(Document passage):
<<<<

November 1, 2007
CITY OF NEWARK, PLAINTIFF-APPELLANT,
NEWARK FIREFIGHTER'S UNION, DEFENDANT, AND JOHN D. WEST, JR., DEFENDANT-RESPONDENT.
On appeal from the Superior Court of New Jersey, Chancery Division, Essex County, C-383-05. Joshua I.
NOT FOR PUBLICATION WITHOUT THE APPROVAL OF THE APPELLATE DIVISION
Argued October 23, 2007
Before Judges Coburn, Grall and Chambers.
In 2003, defendant, John D. West, was a member of the Newark Fire Department, serving as a Fire Prevention Specialist. In that year, he sought promotion to the then provisional position of Supervising Fire Prevention Specialist. In July 2003, the Director of the fire department refused to consider West for the position, and instead provisionally promoted three civilian Fire Prevention Specialists. In August, the Newark Firefighters Union ("NFU") filed a grievance on behalf of West.
The grievance was submitted to arbitration, and on October 21, 2005, the arbitrator issued a written opinion directing the City to appoint West provisionally to the position of Supervising Fire Prevention Specialist pending the results of a competitive examination.
On November 17, 2005, the New Jersey Department of Personal ("NJDOP") administered a test for the position of Supervising Fire Prevention Specialist. Plaintiff took the test and came out first. The official list was issued on December 22, 2005, and remains in effect until December 22, 2008.
In the meantime, more specifically, on November 21, 2005, plaintiff City of Newark filed a complaint in the Chancery Division seeking to vacate the arbitrator's award on the grounds that he had exceeded his powers under the union contract and that the decision violated public policy. West intervened in the action, apparently because the NFU would no longer represent him since he was then retired from the fire department.

>>>>

(Written task 1): According to the court opinion, on what date did the arbitrator issue the written opinion?
The court opinion bears no relation to the entries.

(Collected data entries):
<<<<

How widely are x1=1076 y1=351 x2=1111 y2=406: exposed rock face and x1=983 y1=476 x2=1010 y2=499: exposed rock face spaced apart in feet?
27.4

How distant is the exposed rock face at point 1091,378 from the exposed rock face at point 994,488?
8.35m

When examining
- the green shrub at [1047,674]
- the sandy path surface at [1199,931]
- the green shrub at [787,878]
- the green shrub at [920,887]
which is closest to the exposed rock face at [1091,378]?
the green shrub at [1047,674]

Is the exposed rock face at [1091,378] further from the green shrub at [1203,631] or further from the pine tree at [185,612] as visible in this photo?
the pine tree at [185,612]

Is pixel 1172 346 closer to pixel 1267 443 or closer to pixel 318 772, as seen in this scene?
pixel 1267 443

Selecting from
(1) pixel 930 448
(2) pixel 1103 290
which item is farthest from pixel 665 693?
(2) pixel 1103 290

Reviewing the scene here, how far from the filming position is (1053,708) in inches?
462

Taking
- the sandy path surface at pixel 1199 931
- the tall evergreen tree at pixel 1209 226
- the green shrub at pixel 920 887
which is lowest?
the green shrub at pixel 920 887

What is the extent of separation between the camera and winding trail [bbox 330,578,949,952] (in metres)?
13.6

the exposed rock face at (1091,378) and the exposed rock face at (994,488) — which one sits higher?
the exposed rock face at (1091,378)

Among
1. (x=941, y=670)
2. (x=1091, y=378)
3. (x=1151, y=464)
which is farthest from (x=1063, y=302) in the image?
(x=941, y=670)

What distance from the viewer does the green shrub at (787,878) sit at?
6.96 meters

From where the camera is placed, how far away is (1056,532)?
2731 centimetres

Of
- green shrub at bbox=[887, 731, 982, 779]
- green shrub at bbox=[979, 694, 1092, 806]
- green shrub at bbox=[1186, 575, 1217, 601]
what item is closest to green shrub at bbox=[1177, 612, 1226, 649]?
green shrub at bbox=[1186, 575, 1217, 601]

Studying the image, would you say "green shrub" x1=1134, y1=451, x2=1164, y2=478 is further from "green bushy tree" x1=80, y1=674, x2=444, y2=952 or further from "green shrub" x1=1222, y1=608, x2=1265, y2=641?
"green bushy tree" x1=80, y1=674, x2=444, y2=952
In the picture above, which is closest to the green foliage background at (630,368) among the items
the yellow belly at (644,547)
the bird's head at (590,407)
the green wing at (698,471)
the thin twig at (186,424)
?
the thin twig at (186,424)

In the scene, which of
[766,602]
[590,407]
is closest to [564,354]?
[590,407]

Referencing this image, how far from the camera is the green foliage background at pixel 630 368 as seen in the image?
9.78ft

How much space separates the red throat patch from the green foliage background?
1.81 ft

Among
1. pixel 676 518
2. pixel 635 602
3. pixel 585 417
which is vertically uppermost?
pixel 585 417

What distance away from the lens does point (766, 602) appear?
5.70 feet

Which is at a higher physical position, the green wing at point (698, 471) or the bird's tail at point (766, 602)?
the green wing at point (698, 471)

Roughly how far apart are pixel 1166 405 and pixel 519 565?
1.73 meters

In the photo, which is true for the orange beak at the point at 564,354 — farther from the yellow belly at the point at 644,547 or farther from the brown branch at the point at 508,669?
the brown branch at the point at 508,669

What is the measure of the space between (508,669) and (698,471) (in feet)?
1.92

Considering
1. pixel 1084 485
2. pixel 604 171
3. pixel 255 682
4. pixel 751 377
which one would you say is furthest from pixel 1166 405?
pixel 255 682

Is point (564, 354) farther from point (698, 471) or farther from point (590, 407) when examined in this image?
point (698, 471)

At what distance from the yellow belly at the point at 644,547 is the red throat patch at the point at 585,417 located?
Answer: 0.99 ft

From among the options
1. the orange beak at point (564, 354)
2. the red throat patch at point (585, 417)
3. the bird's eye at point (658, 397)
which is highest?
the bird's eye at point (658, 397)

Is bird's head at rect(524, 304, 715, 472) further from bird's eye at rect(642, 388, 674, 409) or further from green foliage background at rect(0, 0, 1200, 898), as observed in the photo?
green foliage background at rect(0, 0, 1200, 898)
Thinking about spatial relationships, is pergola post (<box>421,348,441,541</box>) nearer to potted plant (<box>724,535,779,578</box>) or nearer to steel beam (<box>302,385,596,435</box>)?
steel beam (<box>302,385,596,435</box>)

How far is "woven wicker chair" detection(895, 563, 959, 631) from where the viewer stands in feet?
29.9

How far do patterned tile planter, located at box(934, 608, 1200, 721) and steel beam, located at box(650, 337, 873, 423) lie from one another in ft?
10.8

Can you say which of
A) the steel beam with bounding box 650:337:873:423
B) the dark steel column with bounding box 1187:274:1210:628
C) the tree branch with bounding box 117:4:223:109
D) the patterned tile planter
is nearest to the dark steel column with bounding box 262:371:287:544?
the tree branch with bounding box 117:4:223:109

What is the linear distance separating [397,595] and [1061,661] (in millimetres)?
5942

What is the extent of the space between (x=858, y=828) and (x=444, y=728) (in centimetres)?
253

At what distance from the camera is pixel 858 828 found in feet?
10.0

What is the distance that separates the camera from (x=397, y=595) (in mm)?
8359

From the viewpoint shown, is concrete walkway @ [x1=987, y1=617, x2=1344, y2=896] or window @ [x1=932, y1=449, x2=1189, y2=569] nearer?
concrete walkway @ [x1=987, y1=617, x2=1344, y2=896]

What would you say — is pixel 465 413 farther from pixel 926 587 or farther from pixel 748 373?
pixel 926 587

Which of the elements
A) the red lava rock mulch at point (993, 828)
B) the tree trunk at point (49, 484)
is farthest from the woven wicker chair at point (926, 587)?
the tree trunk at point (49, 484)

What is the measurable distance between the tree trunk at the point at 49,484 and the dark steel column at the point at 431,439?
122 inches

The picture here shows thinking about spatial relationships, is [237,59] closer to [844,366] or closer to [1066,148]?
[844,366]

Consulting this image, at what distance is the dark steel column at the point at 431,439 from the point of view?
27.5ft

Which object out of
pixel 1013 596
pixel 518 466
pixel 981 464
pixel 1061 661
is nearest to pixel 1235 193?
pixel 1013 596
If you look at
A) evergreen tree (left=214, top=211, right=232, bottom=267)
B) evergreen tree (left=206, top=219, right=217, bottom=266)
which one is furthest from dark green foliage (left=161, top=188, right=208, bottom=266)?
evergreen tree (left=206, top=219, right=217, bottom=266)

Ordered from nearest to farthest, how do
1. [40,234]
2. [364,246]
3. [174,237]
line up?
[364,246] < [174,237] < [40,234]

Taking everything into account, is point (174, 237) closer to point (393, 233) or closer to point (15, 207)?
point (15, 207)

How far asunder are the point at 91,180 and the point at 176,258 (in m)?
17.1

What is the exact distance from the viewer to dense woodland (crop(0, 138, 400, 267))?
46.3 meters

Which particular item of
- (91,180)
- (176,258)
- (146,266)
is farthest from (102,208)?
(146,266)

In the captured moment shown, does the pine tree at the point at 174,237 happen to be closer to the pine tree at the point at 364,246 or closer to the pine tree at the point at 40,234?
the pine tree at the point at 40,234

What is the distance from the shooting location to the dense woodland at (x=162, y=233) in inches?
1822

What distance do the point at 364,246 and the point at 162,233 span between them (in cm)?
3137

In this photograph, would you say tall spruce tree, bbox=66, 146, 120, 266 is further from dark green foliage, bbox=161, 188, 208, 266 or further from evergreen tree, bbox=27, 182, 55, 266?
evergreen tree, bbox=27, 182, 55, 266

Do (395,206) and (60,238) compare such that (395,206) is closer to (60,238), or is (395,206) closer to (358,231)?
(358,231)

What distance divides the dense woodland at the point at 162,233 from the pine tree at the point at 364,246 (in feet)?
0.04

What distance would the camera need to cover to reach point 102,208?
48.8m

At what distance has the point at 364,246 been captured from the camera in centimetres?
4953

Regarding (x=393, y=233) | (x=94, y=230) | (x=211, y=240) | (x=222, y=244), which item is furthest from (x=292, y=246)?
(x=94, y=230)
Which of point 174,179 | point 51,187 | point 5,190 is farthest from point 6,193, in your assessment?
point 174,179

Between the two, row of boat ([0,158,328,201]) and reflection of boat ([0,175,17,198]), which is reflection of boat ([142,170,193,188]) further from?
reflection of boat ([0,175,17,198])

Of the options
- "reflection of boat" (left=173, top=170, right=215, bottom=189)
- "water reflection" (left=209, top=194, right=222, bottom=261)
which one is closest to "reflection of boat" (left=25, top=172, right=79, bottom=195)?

>>>>

(Written task 2): Filter the entries to every line that contains the word "beam", treating case as significant.

(Reply 1): October 21, 2005.

(Reply 2):
Thinking about spatial relationships, is pergola post (<box>421,348,441,541</box>) nearer to potted plant (<box>724,535,779,578</box>) or nearer to steel beam (<box>302,385,596,435</box>)?
steel beam (<box>302,385,596,435</box>)
How far do patterned tile planter, located at box(934, 608, 1200, 721) and steel beam, located at box(650, 337, 873, 423) lie from one another in ft?
A) the steel beam with bounding box 650:337:873:423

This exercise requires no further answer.